◆ Exercise details:
From the article on ULIPs and endowment plans, return the passage that begins at the words "3. Transparency: There" and stops after "their moneys worth.", copied word for word.

◆ Given text:

---

SEBI registration no. : ARN-113510
Expiry : 3rd AUG 2025
IRDA license no. : IMF186644360120180192
Expiry : 24th JAN 2027
Latest articles on Life Insurance, Non-life Insurance, Mutual Funds, Bonds, Small Saving Schemes and Personal Finance to help you make well-informed money decisions.
Unit linked insurance plan (ULIP) has been doing wonderfully well in the recent past, and is currently popular over regular endowment plans. Lets try and analyze the reasons where ULIP's seem to have caught people's fancy over endowment plans:
1. The power of equity: ULIP's offer the opportunity to invest upto 100% in equity. Equities are best prepared to deliver better returns as compared to fixed return counterparts like bonds and government securities thus preferred by the policy holder as life insurance is a long term contract
2. Flexibility: Along with the opportunity to invest 100% in equity, ULIP's also provides the flexibility to shift upto 100% debt. An individual has the freedom to allocate his premiums between equity and debt, which is not the case with endowment plans. ULIP's are available in 3 broad variants: 'Aggressive' ULIPs, which invest upto 100% of their corpus in equities, 'Balanced' ULIP's which invest upto 60% of their corpus in equities and 'Conservative' ULIP's which invest upto 100% of their corpus in debt instruments and the money market instruments. In ULIP an individual is also given the freedom to terminate or resume premiums increase or decrease premiums and pay top ups whenever possible, an option which is unavailable in regular endowment plans.
3. Transparency: There was an element of transparency missing in traditional endowment plans. The investor had no idea how much money is in invested in debt/ equities and what portion of his premium will be invested in equities and since they had no access to portfolios, investments were purely on the basis of faith.
Today ULIPs has introduced transparency where an individual can have first hand knowledge about the investments and how much portion of his investments is invested and where. This also enables the insurers to compare plans across the various competitors and help him decide which one is best suitable for him. There is a sense of accountability, which helps insurers be updated at regular intervals about their investment and their moneys worth.

---

◆ Data extract:
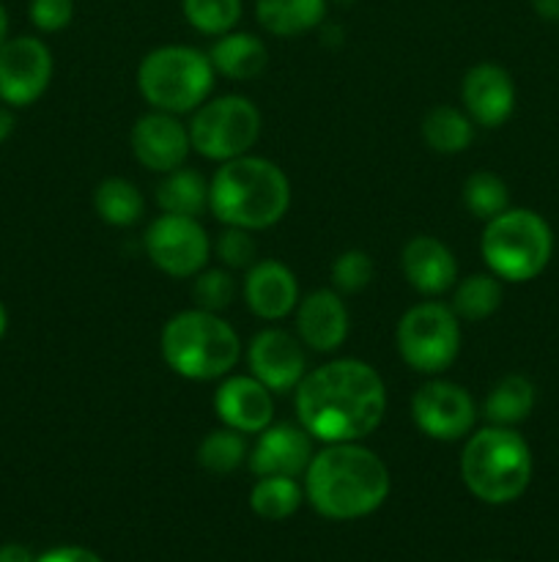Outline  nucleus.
<instances>
[{"label":"nucleus","mask_w":559,"mask_h":562,"mask_svg":"<svg viewBox=\"0 0 559 562\" xmlns=\"http://www.w3.org/2000/svg\"><path fill=\"white\" fill-rule=\"evenodd\" d=\"M0 562H36V558H33V552L27 547L5 543V547H0Z\"/></svg>","instance_id":"e433bc0d"},{"label":"nucleus","mask_w":559,"mask_h":562,"mask_svg":"<svg viewBox=\"0 0 559 562\" xmlns=\"http://www.w3.org/2000/svg\"><path fill=\"white\" fill-rule=\"evenodd\" d=\"M53 80V55L42 38L16 36L0 47V102L27 108Z\"/></svg>","instance_id":"9b49d317"},{"label":"nucleus","mask_w":559,"mask_h":562,"mask_svg":"<svg viewBox=\"0 0 559 562\" xmlns=\"http://www.w3.org/2000/svg\"><path fill=\"white\" fill-rule=\"evenodd\" d=\"M214 409L219 420L233 431L261 434L263 428L272 426V390L263 387L255 376H233L219 384L214 395Z\"/></svg>","instance_id":"f3484780"},{"label":"nucleus","mask_w":559,"mask_h":562,"mask_svg":"<svg viewBox=\"0 0 559 562\" xmlns=\"http://www.w3.org/2000/svg\"><path fill=\"white\" fill-rule=\"evenodd\" d=\"M305 492L312 508L327 519H362L389 497V470L362 445H329L307 464Z\"/></svg>","instance_id":"f03ea898"},{"label":"nucleus","mask_w":559,"mask_h":562,"mask_svg":"<svg viewBox=\"0 0 559 562\" xmlns=\"http://www.w3.org/2000/svg\"><path fill=\"white\" fill-rule=\"evenodd\" d=\"M502 305V285H499L497 274H469L464 283L455 289L453 311L455 316L466 318V322H482V318L493 316Z\"/></svg>","instance_id":"bb28decb"},{"label":"nucleus","mask_w":559,"mask_h":562,"mask_svg":"<svg viewBox=\"0 0 559 562\" xmlns=\"http://www.w3.org/2000/svg\"><path fill=\"white\" fill-rule=\"evenodd\" d=\"M247 459V442L239 431L233 428H219L212 431L197 448V461L212 475H228V472L239 470L241 461Z\"/></svg>","instance_id":"c85d7f7f"},{"label":"nucleus","mask_w":559,"mask_h":562,"mask_svg":"<svg viewBox=\"0 0 559 562\" xmlns=\"http://www.w3.org/2000/svg\"><path fill=\"white\" fill-rule=\"evenodd\" d=\"M338 3H354V0H338Z\"/></svg>","instance_id":"79ce46f5"},{"label":"nucleus","mask_w":559,"mask_h":562,"mask_svg":"<svg viewBox=\"0 0 559 562\" xmlns=\"http://www.w3.org/2000/svg\"><path fill=\"white\" fill-rule=\"evenodd\" d=\"M214 86V66L201 49L159 47L142 58L137 69V88L142 99L164 113H190L208 99Z\"/></svg>","instance_id":"0eeeda50"},{"label":"nucleus","mask_w":559,"mask_h":562,"mask_svg":"<svg viewBox=\"0 0 559 562\" xmlns=\"http://www.w3.org/2000/svg\"><path fill=\"white\" fill-rule=\"evenodd\" d=\"M400 263H403L406 280L425 296L449 291L455 285V274H458V263H455L449 247L433 236H414L403 247Z\"/></svg>","instance_id":"aec40b11"},{"label":"nucleus","mask_w":559,"mask_h":562,"mask_svg":"<svg viewBox=\"0 0 559 562\" xmlns=\"http://www.w3.org/2000/svg\"><path fill=\"white\" fill-rule=\"evenodd\" d=\"M217 256L223 258V263L228 269H250L258 261V245L250 236V231L230 225L225 234H219Z\"/></svg>","instance_id":"72a5a7b5"},{"label":"nucleus","mask_w":559,"mask_h":562,"mask_svg":"<svg viewBox=\"0 0 559 562\" xmlns=\"http://www.w3.org/2000/svg\"><path fill=\"white\" fill-rule=\"evenodd\" d=\"M236 283L230 278V272L225 269H208V272H201L192 283V300L201 311L219 313L233 302Z\"/></svg>","instance_id":"2f4dec72"},{"label":"nucleus","mask_w":559,"mask_h":562,"mask_svg":"<svg viewBox=\"0 0 559 562\" xmlns=\"http://www.w3.org/2000/svg\"><path fill=\"white\" fill-rule=\"evenodd\" d=\"M162 357L170 371L195 382L219 379L239 360V335L228 322L195 307L170 318L162 329Z\"/></svg>","instance_id":"39448f33"},{"label":"nucleus","mask_w":559,"mask_h":562,"mask_svg":"<svg viewBox=\"0 0 559 562\" xmlns=\"http://www.w3.org/2000/svg\"><path fill=\"white\" fill-rule=\"evenodd\" d=\"M480 250L488 269L499 280L526 283L551 261L554 234L546 220L532 209H504L488 220Z\"/></svg>","instance_id":"423d86ee"},{"label":"nucleus","mask_w":559,"mask_h":562,"mask_svg":"<svg viewBox=\"0 0 559 562\" xmlns=\"http://www.w3.org/2000/svg\"><path fill=\"white\" fill-rule=\"evenodd\" d=\"M290 203V184L283 170L263 157L228 159L208 184V206L225 225L244 231L272 228Z\"/></svg>","instance_id":"7ed1b4c3"},{"label":"nucleus","mask_w":559,"mask_h":562,"mask_svg":"<svg viewBox=\"0 0 559 562\" xmlns=\"http://www.w3.org/2000/svg\"><path fill=\"white\" fill-rule=\"evenodd\" d=\"M312 459L310 434L301 426L280 423L263 428L250 453V470L258 477H296Z\"/></svg>","instance_id":"2eb2a0df"},{"label":"nucleus","mask_w":559,"mask_h":562,"mask_svg":"<svg viewBox=\"0 0 559 562\" xmlns=\"http://www.w3.org/2000/svg\"><path fill=\"white\" fill-rule=\"evenodd\" d=\"M157 203L164 214L197 217L208 206V184L195 170L175 168L157 187Z\"/></svg>","instance_id":"b1692460"},{"label":"nucleus","mask_w":559,"mask_h":562,"mask_svg":"<svg viewBox=\"0 0 559 562\" xmlns=\"http://www.w3.org/2000/svg\"><path fill=\"white\" fill-rule=\"evenodd\" d=\"M5 327H9V313H5L3 302H0V338L5 335Z\"/></svg>","instance_id":"a19ab883"},{"label":"nucleus","mask_w":559,"mask_h":562,"mask_svg":"<svg viewBox=\"0 0 559 562\" xmlns=\"http://www.w3.org/2000/svg\"><path fill=\"white\" fill-rule=\"evenodd\" d=\"M466 488L488 505H507L532 481V453L526 439L510 426H488L471 434L460 456Z\"/></svg>","instance_id":"20e7f679"},{"label":"nucleus","mask_w":559,"mask_h":562,"mask_svg":"<svg viewBox=\"0 0 559 562\" xmlns=\"http://www.w3.org/2000/svg\"><path fill=\"white\" fill-rule=\"evenodd\" d=\"M5 42H9V11L0 3V47H3Z\"/></svg>","instance_id":"ea45409f"},{"label":"nucleus","mask_w":559,"mask_h":562,"mask_svg":"<svg viewBox=\"0 0 559 562\" xmlns=\"http://www.w3.org/2000/svg\"><path fill=\"white\" fill-rule=\"evenodd\" d=\"M398 349L406 366L414 371H447L460 349V327L453 307L422 302L406 311L398 324Z\"/></svg>","instance_id":"1a4fd4ad"},{"label":"nucleus","mask_w":559,"mask_h":562,"mask_svg":"<svg viewBox=\"0 0 559 562\" xmlns=\"http://www.w3.org/2000/svg\"><path fill=\"white\" fill-rule=\"evenodd\" d=\"M261 135V113L247 97H219L197 108L190 126V140L197 154L217 162L241 157Z\"/></svg>","instance_id":"6e6552de"},{"label":"nucleus","mask_w":559,"mask_h":562,"mask_svg":"<svg viewBox=\"0 0 559 562\" xmlns=\"http://www.w3.org/2000/svg\"><path fill=\"white\" fill-rule=\"evenodd\" d=\"M190 148V130L164 110L142 115L132 130V151L140 159V165L157 170V173H170V170L181 168Z\"/></svg>","instance_id":"4468645a"},{"label":"nucleus","mask_w":559,"mask_h":562,"mask_svg":"<svg viewBox=\"0 0 559 562\" xmlns=\"http://www.w3.org/2000/svg\"><path fill=\"white\" fill-rule=\"evenodd\" d=\"M247 307L258 318L277 322L285 318L299 302V285L294 272L280 261H255L244 280Z\"/></svg>","instance_id":"a211bd4d"},{"label":"nucleus","mask_w":559,"mask_h":562,"mask_svg":"<svg viewBox=\"0 0 559 562\" xmlns=\"http://www.w3.org/2000/svg\"><path fill=\"white\" fill-rule=\"evenodd\" d=\"M296 329L301 340L316 351H334L349 335V311L334 291H312L301 300L296 313Z\"/></svg>","instance_id":"6ab92c4d"},{"label":"nucleus","mask_w":559,"mask_h":562,"mask_svg":"<svg viewBox=\"0 0 559 562\" xmlns=\"http://www.w3.org/2000/svg\"><path fill=\"white\" fill-rule=\"evenodd\" d=\"M31 22L44 33H58L75 16V3L71 0H31Z\"/></svg>","instance_id":"f704fd0d"},{"label":"nucleus","mask_w":559,"mask_h":562,"mask_svg":"<svg viewBox=\"0 0 559 562\" xmlns=\"http://www.w3.org/2000/svg\"><path fill=\"white\" fill-rule=\"evenodd\" d=\"M250 371L272 393H288L305 379V351L294 335L283 329H263L250 340L247 351Z\"/></svg>","instance_id":"ddd939ff"},{"label":"nucleus","mask_w":559,"mask_h":562,"mask_svg":"<svg viewBox=\"0 0 559 562\" xmlns=\"http://www.w3.org/2000/svg\"><path fill=\"white\" fill-rule=\"evenodd\" d=\"M208 60H212L214 71L230 77V80H252L266 69L269 53L266 44L252 33L228 31L208 49Z\"/></svg>","instance_id":"412c9836"},{"label":"nucleus","mask_w":559,"mask_h":562,"mask_svg":"<svg viewBox=\"0 0 559 562\" xmlns=\"http://www.w3.org/2000/svg\"><path fill=\"white\" fill-rule=\"evenodd\" d=\"M186 22L206 36L233 31L241 16V0H181Z\"/></svg>","instance_id":"7c9ffc66"},{"label":"nucleus","mask_w":559,"mask_h":562,"mask_svg":"<svg viewBox=\"0 0 559 562\" xmlns=\"http://www.w3.org/2000/svg\"><path fill=\"white\" fill-rule=\"evenodd\" d=\"M327 0H255V16L274 36H301L323 22Z\"/></svg>","instance_id":"4be33fe9"},{"label":"nucleus","mask_w":559,"mask_h":562,"mask_svg":"<svg viewBox=\"0 0 559 562\" xmlns=\"http://www.w3.org/2000/svg\"><path fill=\"white\" fill-rule=\"evenodd\" d=\"M146 250L153 267L170 278H192L206 267L212 241L195 217L162 214L148 225Z\"/></svg>","instance_id":"9d476101"},{"label":"nucleus","mask_w":559,"mask_h":562,"mask_svg":"<svg viewBox=\"0 0 559 562\" xmlns=\"http://www.w3.org/2000/svg\"><path fill=\"white\" fill-rule=\"evenodd\" d=\"M411 417L425 437L455 442L471 434L477 409L471 395L460 384L427 382L411 398Z\"/></svg>","instance_id":"f8f14e48"},{"label":"nucleus","mask_w":559,"mask_h":562,"mask_svg":"<svg viewBox=\"0 0 559 562\" xmlns=\"http://www.w3.org/2000/svg\"><path fill=\"white\" fill-rule=\"evenodd\" d=\"M387 412V390L376 368L362 360H334L296 384V415L312 439L327 445L360 442Z\"/></svg>","instance_id":"f257e3e1"},{"label":"nucleus","mask_w":559,"mask_h":562,"mask_svg":"<svg viewBox=\"0 0 559 562\" xmlns=\"http://www.w3.org/2000/svg\"><path fill=\"white\" fill-rule=\"evenodd\" d=\"M332 280H334V289L345 291V294H356V291H362L373 280L370 256L362 250L340 252L332 263Z\"/></svg>","instance_id":"473e14b6"},{"label":"nucleus","mask_w":559,"mask_h":562,"mask_svg":"<svg viewBox=\"0 0 559 562\" xmlns=\"http://www.w3.org/2000/svg\"><path fill=\"white\" fill-rule=\"evenodd\" d=\"M14 132V113L9 108L0 104V143L9 140V135Z\"/></svg>","instance_id":"58836bf2"},{"label":"nucleus","mask_w":559,"mask_h":562,"mask_svg":"<svg viewBox=\"0 0 559 562\" xmlns=\"http://www.w3.org/2000/svg\"><path fill=\"white\" fill-rule=\"evenodd\" d=\"M93 206H96V214L104 223L124 228V225L137 223L142 217L146 201H142L140 190L132 181L107 179L93 192Z\"/></svg>","instance_id":"a878e982"},{"label":"nucleus","mask_w":559,"mask_h":562,"mask_svg":"<svg viewBox=\"0 0 559 562\" xmlns=\"http://www.w3.org/2000/svg\"><path fill=\"white\" fill-rule=\"evenodd\" d=\"M464 203L477 220H493L502 214L510 203L507 184L491 170H477L464 184Z\"/></svg>","instance_id":"c756f323"},{"label":"nucleus","mask_w":559,"mask_h":562,"mask_svg":"<svg viewBox=\"0 0 559 562\" xmlns=\"http://www.w3.org/2000/svg\"><path fill=\"white\" fill-rule=\"evenodd\" d=\"M532 9L540 20L559 22V0H532Z\"/></svg>","instance_id":"4c0bfd02"},{"label":"nucleus","mask_w":559,"mask_h":562,"mask_svg":"<svg viewBox=\"0 0 559 562\" xmlns=\"http://www.w3.org/2000/svg\"><path fill=\"white\" fill-rule=\"evenodd\" d=\"M464 104L475 124L486 126V130H497L513 115V77L497 64L471 66L464 77Z\"/></svg>","instance_id":"dca6fc26"},{"label":"nucleus","mask_w":559,"mask_h":562,"mask_svg":"<svg viewBox=\"0 0 559 562\" xmlns=\"http://www.w3.org/2000/svg\"><path fill=\"white\" fill-rule=\"evenodd\" d=\"M36 562H102V558H99V554H93L91 549L60 547V549H53V552L42 554Z\"/></svg>","instance_id":"c9c22d12"},{"label":"nucleus","mask_w":559,"mask_h":562,"mask_svg":"<svg viewBox=\"0 0 559 562\" xmlns=\"http://www.w3.org/2000/svg\"><path fill=\"white\" fill-rule=\"evenodd\" d=\"M422 137L427 146L438 154H460L469 148L471 137H475V126H471L469 115L460 110L442 104L433 108L422 121Z\"/></svg>","instance_id":"393cba45"},{"label":"nucleus","mask_w":559,"mask_h":562,"mask_svg":"<svg viewBox=\"0 0 559 562\" xmlns=\"http://www.w3.org/2000/svg\"><path fill=\"white\" fill-rule=\"evenodd\" d=\"M535 409V384L526 376H504L488 393L482 415L491 426H515Z\"/></svg>","instance_id":"5701e85b"},{"label":"nucleus","mask_w":559,"mask_h":562,"mask_svg":"<svg viewBox=\"0 0 559 562\" xmlns=\"http://www.w3.org/2000/svg\"><path fill=\"white\" fill-rule=\"evenodd\" d=\"M301 488L294 477H261L250 494V508L266 521H283L296 514Z\"/></svg>","instance_id":"cd10ccee"}]
</instances>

---

◆ Expected output:
3. Transparency: There was an element of transparency missing in traditional endowment plans. The investor had no idea how much money is in invested in debt/ equities and what portion of his premium will be invested in equities and since they had no access to portfolios, investments were purely on the basis of faith.
Today ULIPs has introduced transparency where an individual can have first hand knowledge about the investments and how much portion of his investments is invested and where. This also enables the insurers to compare plans across the various competitors and help him decide which one is best suitable for him. There is a sense of accountability, which helps insurers be updated at regular intervals about their investment and their moneys worth.